Die KZBV steht mit den für die vertragszahnärztliche Versorgung zuständigen KZVen in permanentem Austausch. Wir werden die Verordnung gemeinsam in jeder denkbaren Konsequenz analysieren und unsere Schlussfolgerungen ziehen. Wir werden in den nächsten Tagen und Wochen auf eine eindeutige Klarstellung durch die Bundesagentur für Arbeit hinwirken, dass Zahnärztinnen und Zahnärzte für ihre Mitarbeiterinnen und Mitarbeiter Anspruch auf Kurzarbeitergeld haben. Wir werden die 28-tägige Erklärungsfrist nutzen, die die Verordnung hinsichtlich Annahme oder Ablehnung der Liquiditätshilfe vorsieht, um weitere Erkenntnisse über den Verlauf der Pandemie und die wirtschaftlichen Konsequenzen für den Berufsstand in diese Entscheidung mit einfließen zu lassen.

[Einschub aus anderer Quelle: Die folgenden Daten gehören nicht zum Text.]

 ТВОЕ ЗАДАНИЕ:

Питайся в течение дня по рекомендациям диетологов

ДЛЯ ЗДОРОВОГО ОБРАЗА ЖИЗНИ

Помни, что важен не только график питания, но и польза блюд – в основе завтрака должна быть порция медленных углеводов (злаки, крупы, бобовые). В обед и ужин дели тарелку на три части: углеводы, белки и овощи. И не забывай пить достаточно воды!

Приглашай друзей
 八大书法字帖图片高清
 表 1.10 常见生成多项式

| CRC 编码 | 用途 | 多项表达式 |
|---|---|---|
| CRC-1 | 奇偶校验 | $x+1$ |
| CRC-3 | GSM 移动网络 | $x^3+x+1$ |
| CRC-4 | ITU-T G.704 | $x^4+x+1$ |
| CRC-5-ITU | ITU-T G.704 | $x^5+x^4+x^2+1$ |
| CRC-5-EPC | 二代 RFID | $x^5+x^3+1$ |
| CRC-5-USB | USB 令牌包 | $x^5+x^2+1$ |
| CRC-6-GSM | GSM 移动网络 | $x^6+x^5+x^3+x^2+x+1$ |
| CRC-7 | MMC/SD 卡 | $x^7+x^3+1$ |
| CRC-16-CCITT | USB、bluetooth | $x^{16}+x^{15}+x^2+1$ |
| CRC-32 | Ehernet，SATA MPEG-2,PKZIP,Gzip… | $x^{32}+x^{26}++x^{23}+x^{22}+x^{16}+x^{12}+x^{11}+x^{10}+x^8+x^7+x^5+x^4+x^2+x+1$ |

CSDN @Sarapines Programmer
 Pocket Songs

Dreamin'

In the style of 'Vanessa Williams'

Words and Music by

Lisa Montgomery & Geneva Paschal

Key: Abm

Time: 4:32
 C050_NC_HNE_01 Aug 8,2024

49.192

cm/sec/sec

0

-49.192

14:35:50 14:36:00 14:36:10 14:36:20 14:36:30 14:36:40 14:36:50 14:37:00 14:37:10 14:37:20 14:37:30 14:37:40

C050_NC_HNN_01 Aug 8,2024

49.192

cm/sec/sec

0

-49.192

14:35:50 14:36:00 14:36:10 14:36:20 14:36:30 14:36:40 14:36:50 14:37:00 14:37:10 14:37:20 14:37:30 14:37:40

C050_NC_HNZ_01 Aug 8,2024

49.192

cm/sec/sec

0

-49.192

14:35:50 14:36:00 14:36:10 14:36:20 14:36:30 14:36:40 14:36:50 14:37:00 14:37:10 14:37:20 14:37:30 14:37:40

Wir werden mit aller Kraft und gemeinsam daran arbeiten, dass sich die Krise und die Tatsache, dass die Politik uns keinen Schutz gewährt, nicht zu einem Fiasko für die Zahnärzteschaft und die vertragszahnärztliche Versorgung auswächst. Dazu gehört, dass wir trotz aller Enttäuschung und Frustration auch weiterhin alle politischen Möglichkeiten und Optionen ausloten werden, um im Herbst eventuell doch noch zu einer gesetzlichen Regelung zu finden, durch die die Zahnärzteschaft mit ihren Mitarbeiterinnen und Mitarbeitern Schutz vor den wirtschaftlichen Folgen erhalten soll."